STAFF at Aberdeen University are being balloted over potential strike action after the institution decided to scrap single honours degrees in modern languages.

The University and College Union (UCU) said about 30 people are at risk of redundancy due to the changes, which will mean students will not be able to start degrees in French, German, Spanish or Gaelic alone.

The head of the Aberdeen UCU branch called the plans “frankly embarassing”, adding that students who wish to study modern languages will have to move from the region to be able to do so.

READ MORE: UCU holds rally against modern languages cuts at Aberdeen University

The university court made the decision to scrap single honours degrees in modern languages in December, based on a recommendation from the senior vice principal, Professor Karl Laydecker.

It means that, from the next academic year, those wishing to study modern languages at Aberdeen University will have to do so as part of a joint degree.

The university’s management said low uptake of the courses meant the current model is not sustainable.

Current figures estimate around 200 full-time educated students are enrolled on modern languages programmes at the university, although this figure does not distinguish between single honours and joint honours programmes.

A UCU ballot on industrial action is opening on Wednesday and will run until February 7.

It follows a consultative ballot which took place last month in response to the proposed cuts, with 81% of members saying they would support strike action, and 87% in support of action short of a strike.

Should the result of the ballot echo the results of the consultative ballot, it is likely that the university will be impacted by industrial action in the new semester if senior management does not back down on the cuts.

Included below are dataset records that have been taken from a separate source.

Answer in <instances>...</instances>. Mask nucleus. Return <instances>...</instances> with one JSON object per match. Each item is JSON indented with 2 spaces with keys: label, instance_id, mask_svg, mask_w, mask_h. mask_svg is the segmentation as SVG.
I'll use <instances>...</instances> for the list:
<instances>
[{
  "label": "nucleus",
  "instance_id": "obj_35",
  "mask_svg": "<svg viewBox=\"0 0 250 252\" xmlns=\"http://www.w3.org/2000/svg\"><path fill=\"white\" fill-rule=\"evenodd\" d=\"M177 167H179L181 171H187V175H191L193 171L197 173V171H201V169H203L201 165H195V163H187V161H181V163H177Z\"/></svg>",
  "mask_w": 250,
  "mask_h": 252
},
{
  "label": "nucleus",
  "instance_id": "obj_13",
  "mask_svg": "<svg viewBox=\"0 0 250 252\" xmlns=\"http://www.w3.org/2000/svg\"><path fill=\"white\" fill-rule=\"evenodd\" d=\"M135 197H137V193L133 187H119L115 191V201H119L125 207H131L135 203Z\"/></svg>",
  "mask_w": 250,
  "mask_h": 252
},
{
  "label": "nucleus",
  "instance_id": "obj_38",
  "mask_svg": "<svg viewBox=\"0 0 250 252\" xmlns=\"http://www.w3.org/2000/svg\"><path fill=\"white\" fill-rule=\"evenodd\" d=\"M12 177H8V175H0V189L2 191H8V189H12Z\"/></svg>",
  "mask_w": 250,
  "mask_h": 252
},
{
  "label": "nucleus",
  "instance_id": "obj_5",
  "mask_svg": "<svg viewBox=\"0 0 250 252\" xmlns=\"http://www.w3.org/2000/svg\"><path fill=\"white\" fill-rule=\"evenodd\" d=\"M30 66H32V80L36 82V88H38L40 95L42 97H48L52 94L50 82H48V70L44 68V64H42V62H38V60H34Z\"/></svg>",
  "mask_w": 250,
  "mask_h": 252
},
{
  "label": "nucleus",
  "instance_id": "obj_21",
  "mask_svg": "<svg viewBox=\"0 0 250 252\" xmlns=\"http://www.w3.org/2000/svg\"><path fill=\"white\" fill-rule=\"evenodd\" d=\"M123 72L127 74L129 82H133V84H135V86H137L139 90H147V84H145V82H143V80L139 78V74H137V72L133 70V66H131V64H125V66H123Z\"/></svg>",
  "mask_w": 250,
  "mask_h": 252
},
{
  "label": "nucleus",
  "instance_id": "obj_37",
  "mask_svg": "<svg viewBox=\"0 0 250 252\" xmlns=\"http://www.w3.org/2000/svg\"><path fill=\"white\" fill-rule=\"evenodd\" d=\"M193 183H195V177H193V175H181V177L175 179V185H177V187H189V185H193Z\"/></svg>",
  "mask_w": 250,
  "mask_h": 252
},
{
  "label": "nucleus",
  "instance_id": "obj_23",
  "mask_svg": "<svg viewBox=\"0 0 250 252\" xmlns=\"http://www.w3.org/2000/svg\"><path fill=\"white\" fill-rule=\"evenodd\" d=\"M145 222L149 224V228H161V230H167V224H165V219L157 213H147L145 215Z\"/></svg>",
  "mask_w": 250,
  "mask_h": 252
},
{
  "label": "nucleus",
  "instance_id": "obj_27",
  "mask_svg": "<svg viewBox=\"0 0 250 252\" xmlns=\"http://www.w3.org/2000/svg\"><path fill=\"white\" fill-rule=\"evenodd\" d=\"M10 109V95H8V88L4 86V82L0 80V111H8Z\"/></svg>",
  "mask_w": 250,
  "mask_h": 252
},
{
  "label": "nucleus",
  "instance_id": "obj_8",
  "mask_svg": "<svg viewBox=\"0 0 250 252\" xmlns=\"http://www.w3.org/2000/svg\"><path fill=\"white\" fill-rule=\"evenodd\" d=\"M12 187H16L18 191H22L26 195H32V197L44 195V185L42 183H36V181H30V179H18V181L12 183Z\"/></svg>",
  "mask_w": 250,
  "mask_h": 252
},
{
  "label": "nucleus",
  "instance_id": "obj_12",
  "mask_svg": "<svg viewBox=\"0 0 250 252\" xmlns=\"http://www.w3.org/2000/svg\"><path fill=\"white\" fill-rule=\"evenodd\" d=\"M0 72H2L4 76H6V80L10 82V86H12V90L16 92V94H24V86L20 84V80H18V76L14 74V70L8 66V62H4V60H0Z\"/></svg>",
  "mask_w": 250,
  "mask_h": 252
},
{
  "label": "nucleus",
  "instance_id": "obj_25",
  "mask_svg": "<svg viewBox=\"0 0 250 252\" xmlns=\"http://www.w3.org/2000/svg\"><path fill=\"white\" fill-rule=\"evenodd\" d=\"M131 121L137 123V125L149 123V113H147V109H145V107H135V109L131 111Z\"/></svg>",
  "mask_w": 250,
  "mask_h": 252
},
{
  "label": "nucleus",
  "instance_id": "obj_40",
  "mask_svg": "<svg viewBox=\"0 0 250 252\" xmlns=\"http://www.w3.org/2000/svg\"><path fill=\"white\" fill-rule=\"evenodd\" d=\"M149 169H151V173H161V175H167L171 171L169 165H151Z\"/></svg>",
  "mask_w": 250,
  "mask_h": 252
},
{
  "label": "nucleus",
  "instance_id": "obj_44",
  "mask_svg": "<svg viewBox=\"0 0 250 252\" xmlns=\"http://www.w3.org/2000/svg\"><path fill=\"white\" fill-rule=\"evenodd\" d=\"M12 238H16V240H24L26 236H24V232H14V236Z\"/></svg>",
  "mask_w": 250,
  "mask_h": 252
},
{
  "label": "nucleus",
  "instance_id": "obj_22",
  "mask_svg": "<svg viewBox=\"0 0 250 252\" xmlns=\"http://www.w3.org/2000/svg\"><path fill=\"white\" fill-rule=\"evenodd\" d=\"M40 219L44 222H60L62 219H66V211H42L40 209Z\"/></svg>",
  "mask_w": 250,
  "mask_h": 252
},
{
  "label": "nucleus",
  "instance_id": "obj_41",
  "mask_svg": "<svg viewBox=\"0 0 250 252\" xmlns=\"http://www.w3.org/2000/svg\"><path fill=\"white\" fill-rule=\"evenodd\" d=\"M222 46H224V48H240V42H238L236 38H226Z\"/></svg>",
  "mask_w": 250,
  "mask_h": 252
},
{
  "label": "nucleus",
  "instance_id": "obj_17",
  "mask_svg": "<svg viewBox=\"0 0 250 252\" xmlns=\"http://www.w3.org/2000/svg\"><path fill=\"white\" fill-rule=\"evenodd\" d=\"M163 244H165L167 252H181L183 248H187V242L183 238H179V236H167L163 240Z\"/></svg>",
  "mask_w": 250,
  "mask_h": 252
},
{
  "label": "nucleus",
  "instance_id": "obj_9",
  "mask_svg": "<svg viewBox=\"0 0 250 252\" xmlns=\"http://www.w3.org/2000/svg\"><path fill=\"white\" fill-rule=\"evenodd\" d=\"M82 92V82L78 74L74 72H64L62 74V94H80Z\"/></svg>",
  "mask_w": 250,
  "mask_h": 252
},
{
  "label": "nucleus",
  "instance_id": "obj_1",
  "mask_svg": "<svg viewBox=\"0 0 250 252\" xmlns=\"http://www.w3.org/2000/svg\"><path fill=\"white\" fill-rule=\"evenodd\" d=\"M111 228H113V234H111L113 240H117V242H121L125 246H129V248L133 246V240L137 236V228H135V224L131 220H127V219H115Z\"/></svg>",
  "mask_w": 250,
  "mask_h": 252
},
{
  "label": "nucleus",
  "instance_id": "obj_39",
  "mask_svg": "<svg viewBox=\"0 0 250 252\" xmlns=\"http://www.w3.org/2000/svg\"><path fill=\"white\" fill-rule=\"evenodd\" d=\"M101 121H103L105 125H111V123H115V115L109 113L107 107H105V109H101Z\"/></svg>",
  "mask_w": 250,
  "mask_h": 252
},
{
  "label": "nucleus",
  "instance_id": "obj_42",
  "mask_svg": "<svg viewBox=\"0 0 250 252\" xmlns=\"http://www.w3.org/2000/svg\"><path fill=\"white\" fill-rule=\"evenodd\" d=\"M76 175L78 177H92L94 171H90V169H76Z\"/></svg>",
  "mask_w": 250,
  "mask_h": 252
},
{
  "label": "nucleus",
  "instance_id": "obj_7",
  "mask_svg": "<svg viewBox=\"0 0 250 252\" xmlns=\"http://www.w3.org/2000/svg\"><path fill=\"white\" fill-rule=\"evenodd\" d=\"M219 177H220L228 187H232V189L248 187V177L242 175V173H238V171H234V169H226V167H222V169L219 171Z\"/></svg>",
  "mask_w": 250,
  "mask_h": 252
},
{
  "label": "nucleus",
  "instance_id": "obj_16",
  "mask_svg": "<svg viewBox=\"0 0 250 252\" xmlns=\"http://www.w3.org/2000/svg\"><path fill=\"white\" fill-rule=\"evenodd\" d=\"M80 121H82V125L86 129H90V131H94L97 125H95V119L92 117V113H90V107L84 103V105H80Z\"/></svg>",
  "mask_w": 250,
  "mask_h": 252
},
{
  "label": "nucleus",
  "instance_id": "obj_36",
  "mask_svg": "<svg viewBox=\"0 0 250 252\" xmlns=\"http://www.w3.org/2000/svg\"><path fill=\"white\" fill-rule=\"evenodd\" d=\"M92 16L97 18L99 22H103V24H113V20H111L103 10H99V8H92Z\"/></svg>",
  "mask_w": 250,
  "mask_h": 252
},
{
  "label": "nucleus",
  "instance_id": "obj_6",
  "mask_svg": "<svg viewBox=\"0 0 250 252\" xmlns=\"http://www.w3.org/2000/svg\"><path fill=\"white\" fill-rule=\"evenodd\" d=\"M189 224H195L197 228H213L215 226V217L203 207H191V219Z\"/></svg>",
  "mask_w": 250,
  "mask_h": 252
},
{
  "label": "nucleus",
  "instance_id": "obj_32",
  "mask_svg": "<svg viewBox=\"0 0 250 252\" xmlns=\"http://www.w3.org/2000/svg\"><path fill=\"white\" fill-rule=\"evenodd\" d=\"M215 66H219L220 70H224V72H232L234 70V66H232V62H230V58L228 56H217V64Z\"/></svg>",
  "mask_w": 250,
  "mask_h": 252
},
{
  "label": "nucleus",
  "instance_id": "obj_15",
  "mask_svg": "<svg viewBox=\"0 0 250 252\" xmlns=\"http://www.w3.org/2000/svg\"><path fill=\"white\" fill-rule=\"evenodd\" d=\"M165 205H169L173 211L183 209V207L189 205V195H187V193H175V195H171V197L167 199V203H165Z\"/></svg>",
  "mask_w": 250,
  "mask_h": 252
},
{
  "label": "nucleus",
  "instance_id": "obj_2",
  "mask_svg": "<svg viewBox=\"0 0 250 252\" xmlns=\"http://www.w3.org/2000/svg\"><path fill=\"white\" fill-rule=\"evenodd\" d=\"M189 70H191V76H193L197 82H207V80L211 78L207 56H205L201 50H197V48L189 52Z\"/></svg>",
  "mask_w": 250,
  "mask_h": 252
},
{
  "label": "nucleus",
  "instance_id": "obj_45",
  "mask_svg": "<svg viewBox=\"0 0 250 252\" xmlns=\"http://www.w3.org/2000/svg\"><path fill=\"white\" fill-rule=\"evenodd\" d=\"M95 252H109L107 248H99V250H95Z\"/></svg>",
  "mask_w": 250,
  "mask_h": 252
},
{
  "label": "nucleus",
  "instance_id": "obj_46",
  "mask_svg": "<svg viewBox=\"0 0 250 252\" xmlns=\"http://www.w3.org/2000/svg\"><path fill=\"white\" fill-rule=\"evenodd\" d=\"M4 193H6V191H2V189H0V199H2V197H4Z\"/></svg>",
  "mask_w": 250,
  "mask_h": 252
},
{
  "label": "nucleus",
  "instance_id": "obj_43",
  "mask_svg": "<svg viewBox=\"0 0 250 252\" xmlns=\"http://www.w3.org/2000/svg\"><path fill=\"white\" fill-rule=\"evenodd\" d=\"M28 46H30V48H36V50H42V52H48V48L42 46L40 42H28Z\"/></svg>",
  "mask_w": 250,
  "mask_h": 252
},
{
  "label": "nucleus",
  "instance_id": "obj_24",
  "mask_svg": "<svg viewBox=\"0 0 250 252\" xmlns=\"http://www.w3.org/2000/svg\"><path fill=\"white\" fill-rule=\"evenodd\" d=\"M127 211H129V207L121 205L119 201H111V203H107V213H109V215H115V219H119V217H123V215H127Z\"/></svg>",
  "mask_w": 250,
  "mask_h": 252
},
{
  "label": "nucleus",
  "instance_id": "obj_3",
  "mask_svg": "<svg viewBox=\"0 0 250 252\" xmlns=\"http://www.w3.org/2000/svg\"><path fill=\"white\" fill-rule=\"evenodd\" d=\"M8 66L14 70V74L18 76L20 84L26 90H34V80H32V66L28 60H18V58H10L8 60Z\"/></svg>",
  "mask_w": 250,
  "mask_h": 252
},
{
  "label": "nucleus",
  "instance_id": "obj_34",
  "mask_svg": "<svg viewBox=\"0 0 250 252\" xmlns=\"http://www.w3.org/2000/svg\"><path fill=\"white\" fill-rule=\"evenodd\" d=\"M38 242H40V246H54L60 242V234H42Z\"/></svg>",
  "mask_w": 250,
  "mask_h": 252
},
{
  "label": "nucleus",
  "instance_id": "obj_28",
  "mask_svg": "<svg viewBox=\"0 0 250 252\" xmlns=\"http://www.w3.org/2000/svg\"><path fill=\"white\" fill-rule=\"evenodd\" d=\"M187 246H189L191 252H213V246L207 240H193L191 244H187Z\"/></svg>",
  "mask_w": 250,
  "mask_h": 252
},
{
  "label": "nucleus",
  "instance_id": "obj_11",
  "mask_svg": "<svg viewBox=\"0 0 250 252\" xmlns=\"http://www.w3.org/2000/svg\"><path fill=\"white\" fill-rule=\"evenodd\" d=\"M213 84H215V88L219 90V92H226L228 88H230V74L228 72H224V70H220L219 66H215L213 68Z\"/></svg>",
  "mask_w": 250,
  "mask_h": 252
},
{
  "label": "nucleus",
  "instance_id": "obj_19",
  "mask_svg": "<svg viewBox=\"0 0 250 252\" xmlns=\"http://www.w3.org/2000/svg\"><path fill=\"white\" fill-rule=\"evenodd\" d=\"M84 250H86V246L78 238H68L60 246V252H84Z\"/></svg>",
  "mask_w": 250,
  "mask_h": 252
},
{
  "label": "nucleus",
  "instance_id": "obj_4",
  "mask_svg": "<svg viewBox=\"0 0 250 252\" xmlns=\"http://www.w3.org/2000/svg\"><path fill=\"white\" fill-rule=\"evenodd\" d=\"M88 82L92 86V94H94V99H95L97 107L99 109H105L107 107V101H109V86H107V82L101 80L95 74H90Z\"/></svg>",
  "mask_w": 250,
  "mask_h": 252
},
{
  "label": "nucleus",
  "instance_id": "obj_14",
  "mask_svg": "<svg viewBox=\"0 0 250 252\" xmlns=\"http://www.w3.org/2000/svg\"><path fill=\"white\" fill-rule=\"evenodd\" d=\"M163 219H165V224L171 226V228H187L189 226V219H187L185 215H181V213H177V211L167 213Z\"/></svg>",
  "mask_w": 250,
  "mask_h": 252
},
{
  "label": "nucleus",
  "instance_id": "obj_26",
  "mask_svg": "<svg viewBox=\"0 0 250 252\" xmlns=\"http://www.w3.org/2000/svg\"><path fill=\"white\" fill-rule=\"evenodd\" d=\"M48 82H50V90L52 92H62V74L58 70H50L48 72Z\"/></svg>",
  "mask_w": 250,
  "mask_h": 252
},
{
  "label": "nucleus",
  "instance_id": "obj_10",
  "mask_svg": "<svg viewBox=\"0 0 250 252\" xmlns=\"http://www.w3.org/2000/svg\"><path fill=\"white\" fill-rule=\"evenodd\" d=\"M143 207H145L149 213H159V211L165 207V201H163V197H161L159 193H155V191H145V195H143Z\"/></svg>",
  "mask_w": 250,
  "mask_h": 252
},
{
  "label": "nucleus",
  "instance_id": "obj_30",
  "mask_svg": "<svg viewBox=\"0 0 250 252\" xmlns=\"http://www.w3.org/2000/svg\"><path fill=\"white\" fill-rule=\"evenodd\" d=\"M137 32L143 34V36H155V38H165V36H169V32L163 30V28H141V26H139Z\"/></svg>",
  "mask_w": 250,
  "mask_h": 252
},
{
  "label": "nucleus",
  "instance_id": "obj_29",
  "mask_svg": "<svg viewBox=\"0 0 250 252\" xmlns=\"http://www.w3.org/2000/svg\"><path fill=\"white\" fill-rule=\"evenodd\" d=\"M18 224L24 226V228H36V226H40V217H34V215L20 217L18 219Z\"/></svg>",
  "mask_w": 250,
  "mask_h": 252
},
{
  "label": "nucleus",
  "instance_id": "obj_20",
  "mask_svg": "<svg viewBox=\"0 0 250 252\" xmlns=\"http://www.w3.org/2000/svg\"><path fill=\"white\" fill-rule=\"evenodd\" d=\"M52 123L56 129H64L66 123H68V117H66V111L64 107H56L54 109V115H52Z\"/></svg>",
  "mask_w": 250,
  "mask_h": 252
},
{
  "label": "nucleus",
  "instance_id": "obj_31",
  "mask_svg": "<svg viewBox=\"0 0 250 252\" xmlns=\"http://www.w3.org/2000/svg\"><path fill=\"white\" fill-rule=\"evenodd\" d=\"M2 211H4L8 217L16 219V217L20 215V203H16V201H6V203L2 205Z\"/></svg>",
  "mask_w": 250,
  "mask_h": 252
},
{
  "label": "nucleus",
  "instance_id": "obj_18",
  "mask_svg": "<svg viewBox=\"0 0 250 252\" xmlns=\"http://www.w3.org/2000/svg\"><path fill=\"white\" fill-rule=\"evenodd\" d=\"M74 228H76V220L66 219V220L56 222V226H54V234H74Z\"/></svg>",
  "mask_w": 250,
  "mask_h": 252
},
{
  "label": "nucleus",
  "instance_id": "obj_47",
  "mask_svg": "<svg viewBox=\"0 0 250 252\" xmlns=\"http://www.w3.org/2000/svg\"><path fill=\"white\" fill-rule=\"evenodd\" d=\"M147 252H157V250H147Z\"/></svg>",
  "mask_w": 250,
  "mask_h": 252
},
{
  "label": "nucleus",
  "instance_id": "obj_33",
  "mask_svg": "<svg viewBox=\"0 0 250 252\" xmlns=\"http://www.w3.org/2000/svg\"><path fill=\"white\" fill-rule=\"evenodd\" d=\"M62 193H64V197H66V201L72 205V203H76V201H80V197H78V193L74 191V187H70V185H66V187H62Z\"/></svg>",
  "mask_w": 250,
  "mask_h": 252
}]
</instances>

READ MORE: Aberdeen uni chief panned for wanting financial 'pain' for boycotting staff

Aberdeen UCU branch chair, Dr Rachel Shanks, said: “Modern languages is a key part of any university.

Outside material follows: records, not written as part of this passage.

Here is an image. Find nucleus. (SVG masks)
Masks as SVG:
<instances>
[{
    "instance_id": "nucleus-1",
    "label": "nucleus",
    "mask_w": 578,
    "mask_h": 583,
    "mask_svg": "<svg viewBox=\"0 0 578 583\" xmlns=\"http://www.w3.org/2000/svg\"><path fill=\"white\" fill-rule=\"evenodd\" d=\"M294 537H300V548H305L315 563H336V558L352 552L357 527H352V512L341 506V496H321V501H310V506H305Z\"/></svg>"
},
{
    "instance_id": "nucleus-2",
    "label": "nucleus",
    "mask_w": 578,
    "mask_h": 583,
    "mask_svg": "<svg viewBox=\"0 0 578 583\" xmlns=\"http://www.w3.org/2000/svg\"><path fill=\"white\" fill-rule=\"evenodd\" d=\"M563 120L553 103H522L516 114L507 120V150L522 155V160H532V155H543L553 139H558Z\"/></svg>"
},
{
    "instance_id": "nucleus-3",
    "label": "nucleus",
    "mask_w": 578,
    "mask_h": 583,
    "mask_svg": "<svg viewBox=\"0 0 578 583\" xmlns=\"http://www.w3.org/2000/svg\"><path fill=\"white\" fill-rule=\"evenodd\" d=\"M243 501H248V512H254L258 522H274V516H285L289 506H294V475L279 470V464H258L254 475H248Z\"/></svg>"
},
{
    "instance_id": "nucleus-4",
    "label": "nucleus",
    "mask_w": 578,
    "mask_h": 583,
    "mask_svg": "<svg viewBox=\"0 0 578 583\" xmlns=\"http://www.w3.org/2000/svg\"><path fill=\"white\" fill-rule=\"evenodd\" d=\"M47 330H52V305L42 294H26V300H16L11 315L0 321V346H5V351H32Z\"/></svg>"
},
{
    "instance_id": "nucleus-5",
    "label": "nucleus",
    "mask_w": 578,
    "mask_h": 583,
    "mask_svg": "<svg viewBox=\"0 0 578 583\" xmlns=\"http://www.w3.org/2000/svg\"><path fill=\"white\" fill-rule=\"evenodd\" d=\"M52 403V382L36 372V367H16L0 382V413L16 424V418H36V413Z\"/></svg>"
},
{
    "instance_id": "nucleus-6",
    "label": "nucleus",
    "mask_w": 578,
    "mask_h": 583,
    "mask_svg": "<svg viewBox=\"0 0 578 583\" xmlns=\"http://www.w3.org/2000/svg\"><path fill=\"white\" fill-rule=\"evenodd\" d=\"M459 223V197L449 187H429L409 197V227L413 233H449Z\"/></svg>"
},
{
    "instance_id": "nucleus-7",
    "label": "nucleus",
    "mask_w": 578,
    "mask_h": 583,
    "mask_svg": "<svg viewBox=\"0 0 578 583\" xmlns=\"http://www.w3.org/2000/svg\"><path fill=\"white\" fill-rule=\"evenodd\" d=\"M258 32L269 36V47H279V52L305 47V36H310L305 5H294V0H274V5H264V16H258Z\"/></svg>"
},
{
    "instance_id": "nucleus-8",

“Cutting single honours degrees from the university would mean students in the north and north-east having to leave the region to study their subject.

“For an ancient institution with the history and reputation of Aberdeen to consider, this move is frankly embarrassing.

“It’s clear that this is just the start of senior management’s plans.

“It’s important that members send a clear message that we don’t accept the need for jobs to be lost and that we will stand behind and support any member whose job is threatened.”

The axing of single honours degrees has been heavily criticised by many, particularly as it reduces the university’s provision of Gaelic.

The National:

Aberdeen University is one of only four universities in the world to offer Gaelic degrees.

An anonymous source previously told The National that in rolling back on its provision of Gaelic, Aberdeen University is committing “cultural, historic and linguistic vandalism”.

The university established its statutory Gaelic language plan in 2014, committing the university to Gaelic education and research.

As part of that plan, the university pledged to promote “a positive image of Gaelic”, increase the learning of Gaelic and “increase the use of Gaelic”.

Some have said the cuts go directly against the university's commitment to Gaelic, making it “the first public authority in Scotland to renege on its Gaelic plan".